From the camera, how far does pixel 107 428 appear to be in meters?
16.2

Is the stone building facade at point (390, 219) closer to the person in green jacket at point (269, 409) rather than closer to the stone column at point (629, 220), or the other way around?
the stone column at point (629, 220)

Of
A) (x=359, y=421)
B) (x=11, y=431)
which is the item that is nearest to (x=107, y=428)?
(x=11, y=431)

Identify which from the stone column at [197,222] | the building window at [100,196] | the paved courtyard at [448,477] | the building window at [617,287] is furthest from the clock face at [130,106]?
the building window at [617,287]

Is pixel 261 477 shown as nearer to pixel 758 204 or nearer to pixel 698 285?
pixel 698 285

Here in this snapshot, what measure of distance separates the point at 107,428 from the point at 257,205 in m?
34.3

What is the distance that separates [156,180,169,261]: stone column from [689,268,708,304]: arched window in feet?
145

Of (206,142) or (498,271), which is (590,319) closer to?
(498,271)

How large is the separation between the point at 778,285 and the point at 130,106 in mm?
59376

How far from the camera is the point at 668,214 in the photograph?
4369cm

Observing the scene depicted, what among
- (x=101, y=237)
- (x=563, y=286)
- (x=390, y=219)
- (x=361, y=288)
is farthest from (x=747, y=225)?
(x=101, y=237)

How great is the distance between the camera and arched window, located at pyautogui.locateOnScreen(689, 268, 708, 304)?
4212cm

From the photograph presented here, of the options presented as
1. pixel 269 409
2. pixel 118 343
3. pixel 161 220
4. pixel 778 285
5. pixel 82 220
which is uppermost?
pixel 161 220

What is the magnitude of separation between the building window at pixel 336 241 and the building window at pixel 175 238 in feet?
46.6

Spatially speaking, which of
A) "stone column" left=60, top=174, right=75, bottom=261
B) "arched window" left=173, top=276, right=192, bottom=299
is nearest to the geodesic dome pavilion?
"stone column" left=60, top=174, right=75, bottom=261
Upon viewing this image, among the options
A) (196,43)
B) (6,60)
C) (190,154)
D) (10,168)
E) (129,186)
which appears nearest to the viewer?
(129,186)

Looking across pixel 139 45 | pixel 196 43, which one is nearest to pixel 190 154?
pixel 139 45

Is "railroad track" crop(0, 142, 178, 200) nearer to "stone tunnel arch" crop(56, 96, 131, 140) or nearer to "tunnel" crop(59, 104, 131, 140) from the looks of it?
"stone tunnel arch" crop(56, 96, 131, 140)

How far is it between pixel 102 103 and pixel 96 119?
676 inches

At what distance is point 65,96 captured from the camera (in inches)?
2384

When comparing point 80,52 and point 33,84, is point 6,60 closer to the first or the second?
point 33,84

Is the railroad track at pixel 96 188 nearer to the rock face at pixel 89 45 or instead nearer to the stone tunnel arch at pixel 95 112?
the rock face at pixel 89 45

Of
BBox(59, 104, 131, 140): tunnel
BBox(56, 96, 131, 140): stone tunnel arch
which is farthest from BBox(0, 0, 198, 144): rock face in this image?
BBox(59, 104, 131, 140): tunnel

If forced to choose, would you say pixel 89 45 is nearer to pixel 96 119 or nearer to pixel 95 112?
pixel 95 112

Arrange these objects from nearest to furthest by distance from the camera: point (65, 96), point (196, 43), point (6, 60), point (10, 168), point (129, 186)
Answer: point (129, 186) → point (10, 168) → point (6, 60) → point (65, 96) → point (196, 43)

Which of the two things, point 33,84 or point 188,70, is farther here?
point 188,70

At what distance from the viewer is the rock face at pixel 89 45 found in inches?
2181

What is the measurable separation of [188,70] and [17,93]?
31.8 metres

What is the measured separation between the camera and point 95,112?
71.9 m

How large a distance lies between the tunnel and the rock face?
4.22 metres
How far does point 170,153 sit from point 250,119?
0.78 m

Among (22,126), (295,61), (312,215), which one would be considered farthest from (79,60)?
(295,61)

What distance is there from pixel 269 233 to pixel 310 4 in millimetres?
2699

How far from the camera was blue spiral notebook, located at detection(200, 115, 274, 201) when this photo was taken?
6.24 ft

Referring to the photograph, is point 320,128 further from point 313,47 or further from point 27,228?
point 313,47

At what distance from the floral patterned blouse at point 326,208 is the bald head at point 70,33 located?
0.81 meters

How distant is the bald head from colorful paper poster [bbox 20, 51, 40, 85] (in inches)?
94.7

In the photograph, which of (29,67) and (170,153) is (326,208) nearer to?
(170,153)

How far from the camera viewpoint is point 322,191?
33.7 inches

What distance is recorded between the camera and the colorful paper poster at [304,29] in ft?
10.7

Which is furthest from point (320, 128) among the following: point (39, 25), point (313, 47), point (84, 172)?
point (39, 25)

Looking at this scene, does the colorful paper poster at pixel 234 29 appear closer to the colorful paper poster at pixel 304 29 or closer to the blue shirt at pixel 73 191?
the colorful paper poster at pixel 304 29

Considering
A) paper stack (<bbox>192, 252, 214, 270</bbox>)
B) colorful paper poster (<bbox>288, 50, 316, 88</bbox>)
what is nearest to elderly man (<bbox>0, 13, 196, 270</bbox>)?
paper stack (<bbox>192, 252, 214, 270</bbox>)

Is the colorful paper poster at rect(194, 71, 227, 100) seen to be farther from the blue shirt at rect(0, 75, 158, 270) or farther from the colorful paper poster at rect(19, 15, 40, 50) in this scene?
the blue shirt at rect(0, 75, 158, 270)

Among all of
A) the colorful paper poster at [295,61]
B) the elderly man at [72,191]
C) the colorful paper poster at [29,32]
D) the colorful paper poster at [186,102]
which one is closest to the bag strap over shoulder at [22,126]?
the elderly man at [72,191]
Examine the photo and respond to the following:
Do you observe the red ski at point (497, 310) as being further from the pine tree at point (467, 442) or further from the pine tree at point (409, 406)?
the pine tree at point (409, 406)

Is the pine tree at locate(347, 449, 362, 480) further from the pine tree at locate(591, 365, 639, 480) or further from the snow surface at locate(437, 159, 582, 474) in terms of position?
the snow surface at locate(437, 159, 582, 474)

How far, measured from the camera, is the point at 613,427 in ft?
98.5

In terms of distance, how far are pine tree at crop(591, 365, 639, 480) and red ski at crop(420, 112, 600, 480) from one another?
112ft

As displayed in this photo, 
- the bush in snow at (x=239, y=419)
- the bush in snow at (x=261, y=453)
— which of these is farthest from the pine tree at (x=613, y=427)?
-- -- --
» WHAT THE TASK ASKS: Return, word for word, each line from the line that contains "Is the pine" to the end of the listing above; include both end lines and nothing else.

» RESPONSE TO THIS EXERCISE:
Is the pine tree at locate(347, 449, 362, 480) further from the pine tree at locate(591, 365, 639, 480) or further from the snow surface at locate(437, 159, 582, 474) in terms of position?
the snow surface at locate(437, 159, 582, 474)

How far, measured from the camera, is the point at 613,427 in ft?
98.5

In terms of distance, how far are pine tree at crop(591, 365, 639, 480) and red ski at crop(420, 112, 600, 480) from one another?
112ft

As displayed in this photo, 
- the bush in snow at (x=239, y=419)
- the bush in snow at (x=261, y=453)
— which of these is farthest from the pine tree at (x=613, y=427)?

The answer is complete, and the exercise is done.